Я помню, как мои родители и дядя Бентли углубились в разговор за огнестрельным оружием, когда они вошли в столовую. Они занимают свои места вокруг обеденного стола, сразу же втягивая Сойера в свой разговор. Очевидно, у него есть свое мнение по этому вопросу, и он проводит много времени на стрельбище. Я смутно слышу его желание стать копом, что не только шокирует меня, но и заставляет дядю Бентли неодобрительно покачать головой, что дает мне больше времени, чтобы обезвредить бомбу замедленного действия напротив меня.

— Ни один мой сын не будет работать в правоохранительных органах. Сначала им придется похоронить меня. — Дядя Бентли говорит моим родителям. — Если кто-то из моих мальчиков хочет работать… то у нас есть чем заняться в семейном бизнесе. Честно говоря, я с трудом заставляю своего старшего вставать с постели, так что у Сойера не будет другого выбора, кроме как учиться бизнесу.

— Мой отец не понимает, что я не заинтересован в надзоре за тщеславными анорексичными моделями или его заправочными станциями, — заявляет Сойер.

Эти двое препираются взад и вперед, но я уже не слушаю их. Все мое внимание приковано к Стерлингу. Я тихо предупреждаю его, чтобы он больше не пил вино. Одна его бровь поднимается, и я впервые вижу ямочки. Он тянется за бокалом, ухмылка кривит уголок его рта. Он не сводит с меня глаз, пригубив все, что было в бокале, просто чтобы позлить меня. Он чертовски хочет превратить сегодняшний вечер в катастрофу.

Ямочки должны сопровождаться предупреждением: «Опасно! Могут сбить ваш мир с оси, классифицируются как оружие, действуйте осторожно».

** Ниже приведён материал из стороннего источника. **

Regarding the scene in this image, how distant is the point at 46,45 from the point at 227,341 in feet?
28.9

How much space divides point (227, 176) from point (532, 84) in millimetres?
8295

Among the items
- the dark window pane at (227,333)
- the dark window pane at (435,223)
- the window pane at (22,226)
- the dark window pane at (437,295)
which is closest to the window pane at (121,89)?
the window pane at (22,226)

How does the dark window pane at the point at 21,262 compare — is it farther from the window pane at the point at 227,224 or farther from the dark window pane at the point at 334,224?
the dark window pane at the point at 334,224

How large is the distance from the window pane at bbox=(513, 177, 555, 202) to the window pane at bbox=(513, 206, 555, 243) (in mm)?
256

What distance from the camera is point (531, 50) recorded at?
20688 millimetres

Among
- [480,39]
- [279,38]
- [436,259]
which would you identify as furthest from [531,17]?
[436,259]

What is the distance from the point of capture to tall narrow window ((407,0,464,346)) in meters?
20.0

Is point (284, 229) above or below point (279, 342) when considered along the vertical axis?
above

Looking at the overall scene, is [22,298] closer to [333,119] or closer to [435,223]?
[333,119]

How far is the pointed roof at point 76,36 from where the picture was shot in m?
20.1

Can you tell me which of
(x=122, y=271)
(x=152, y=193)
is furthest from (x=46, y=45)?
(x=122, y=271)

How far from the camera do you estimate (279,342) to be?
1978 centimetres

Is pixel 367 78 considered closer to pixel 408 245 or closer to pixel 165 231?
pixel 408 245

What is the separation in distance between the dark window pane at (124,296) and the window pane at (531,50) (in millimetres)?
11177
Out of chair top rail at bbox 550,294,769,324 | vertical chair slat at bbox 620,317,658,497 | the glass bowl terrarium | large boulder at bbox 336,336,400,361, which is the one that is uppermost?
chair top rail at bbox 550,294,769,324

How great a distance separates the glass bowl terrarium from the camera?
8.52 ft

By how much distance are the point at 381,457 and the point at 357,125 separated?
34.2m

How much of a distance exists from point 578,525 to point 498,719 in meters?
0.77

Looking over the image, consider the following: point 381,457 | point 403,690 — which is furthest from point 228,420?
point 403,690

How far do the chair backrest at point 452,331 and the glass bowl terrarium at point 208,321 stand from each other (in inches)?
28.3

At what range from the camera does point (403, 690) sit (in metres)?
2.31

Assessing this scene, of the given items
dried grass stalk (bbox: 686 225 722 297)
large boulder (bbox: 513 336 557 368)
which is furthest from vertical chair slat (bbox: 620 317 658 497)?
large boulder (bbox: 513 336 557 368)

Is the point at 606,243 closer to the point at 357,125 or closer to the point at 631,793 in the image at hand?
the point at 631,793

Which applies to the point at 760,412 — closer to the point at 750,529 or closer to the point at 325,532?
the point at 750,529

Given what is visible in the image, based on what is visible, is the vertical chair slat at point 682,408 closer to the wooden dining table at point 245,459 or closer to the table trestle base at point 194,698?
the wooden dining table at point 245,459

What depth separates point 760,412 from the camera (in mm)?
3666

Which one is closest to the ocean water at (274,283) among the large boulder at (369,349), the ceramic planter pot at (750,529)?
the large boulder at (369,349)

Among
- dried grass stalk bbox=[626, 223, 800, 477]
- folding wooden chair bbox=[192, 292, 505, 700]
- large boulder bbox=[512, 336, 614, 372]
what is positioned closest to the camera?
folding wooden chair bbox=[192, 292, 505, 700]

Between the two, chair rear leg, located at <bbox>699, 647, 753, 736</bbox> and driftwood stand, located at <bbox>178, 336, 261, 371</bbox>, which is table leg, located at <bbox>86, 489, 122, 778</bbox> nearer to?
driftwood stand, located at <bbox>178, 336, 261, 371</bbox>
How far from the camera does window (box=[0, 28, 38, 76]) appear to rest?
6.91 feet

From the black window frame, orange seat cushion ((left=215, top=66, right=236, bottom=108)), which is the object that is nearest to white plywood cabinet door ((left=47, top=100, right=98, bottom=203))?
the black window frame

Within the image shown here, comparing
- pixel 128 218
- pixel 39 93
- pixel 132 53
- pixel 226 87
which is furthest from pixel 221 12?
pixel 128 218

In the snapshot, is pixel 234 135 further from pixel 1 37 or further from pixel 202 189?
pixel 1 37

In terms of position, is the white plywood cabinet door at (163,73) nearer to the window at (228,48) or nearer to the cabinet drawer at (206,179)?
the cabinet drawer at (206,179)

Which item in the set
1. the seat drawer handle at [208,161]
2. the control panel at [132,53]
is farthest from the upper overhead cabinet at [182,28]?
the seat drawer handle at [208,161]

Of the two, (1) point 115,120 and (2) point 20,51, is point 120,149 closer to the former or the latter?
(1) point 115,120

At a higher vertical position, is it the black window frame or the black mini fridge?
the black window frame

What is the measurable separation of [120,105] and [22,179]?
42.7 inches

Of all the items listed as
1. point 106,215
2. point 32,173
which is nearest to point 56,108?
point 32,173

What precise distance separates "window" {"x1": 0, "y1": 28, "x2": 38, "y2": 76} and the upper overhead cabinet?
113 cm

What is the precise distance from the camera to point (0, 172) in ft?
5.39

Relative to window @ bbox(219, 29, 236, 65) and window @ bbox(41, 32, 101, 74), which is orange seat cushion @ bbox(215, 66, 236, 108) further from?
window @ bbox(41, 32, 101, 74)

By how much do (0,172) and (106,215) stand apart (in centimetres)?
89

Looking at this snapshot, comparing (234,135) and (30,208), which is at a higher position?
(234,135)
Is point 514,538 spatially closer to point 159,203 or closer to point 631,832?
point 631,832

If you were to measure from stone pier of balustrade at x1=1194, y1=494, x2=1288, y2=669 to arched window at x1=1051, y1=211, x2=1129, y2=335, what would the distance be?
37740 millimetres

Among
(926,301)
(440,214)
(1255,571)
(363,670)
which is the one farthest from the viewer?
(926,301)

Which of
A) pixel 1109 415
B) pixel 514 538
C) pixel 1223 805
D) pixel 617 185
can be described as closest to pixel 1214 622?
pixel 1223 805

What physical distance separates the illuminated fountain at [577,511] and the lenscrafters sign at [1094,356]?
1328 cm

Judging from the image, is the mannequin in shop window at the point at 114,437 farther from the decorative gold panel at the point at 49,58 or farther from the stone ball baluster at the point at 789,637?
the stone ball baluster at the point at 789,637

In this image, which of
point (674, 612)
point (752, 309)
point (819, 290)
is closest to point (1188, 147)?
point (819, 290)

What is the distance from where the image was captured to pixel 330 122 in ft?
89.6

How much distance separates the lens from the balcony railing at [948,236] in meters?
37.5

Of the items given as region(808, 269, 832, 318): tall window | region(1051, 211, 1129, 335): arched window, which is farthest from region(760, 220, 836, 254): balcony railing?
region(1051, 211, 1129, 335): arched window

Колтон не замечает ничего вокруг, пишет смс на своем мобильном телефоне. Слава богу. Одного непокорного мужчины достаточно для любой девушки.

— С тебя хватит, — говорю я Стерлингу. Он наклоняется вперед, сокращая расстояние между нами настолько, насколько позволяет стол. Его глаза блестят от подавленного смеха.

— Я думал, мы уже обсудили, куда направлять свои придирки.

— Я просто пытаюсь спасти тебя от позора.

— Меня не нужно спасать, Виктория. — Стерлинг опускает глаза к своей тарелке и поднимает салфетку, лежащую на ней, — чудесное оригами Сесили. В уголках его глаз образуются морщинки, когда он улыбается, демонстрируя ямочки в полную силу. Мой живот наполняется бабочками.

— Это должен быть чертов лебедь? — бормочет он своему брату, засовывая сложенную салфетку в поле зрения Сойера. Стерлинг качает головой, забавляясь. Стерлинг направляет то, что должно быть клювом птицы, на щеку Сойера, издавая звук «кар, кар».

— Чувак, убери это дерьмо от моего лица, — огрызается Сойер, выходя из зоны досягаемости и отбивая руку Стерлинга.

— Вороны каркают, а не лебеди, — поправляю я, изо всех сил стараясь не улыбнуться.

— Кто сказал? Ты теперь птичья полиция? — Стерлинг балансирует лебедем на льняной скатерти, внимательно рассматривая его на уровне глаз. Он клонит клюв вниз, а затем вверх.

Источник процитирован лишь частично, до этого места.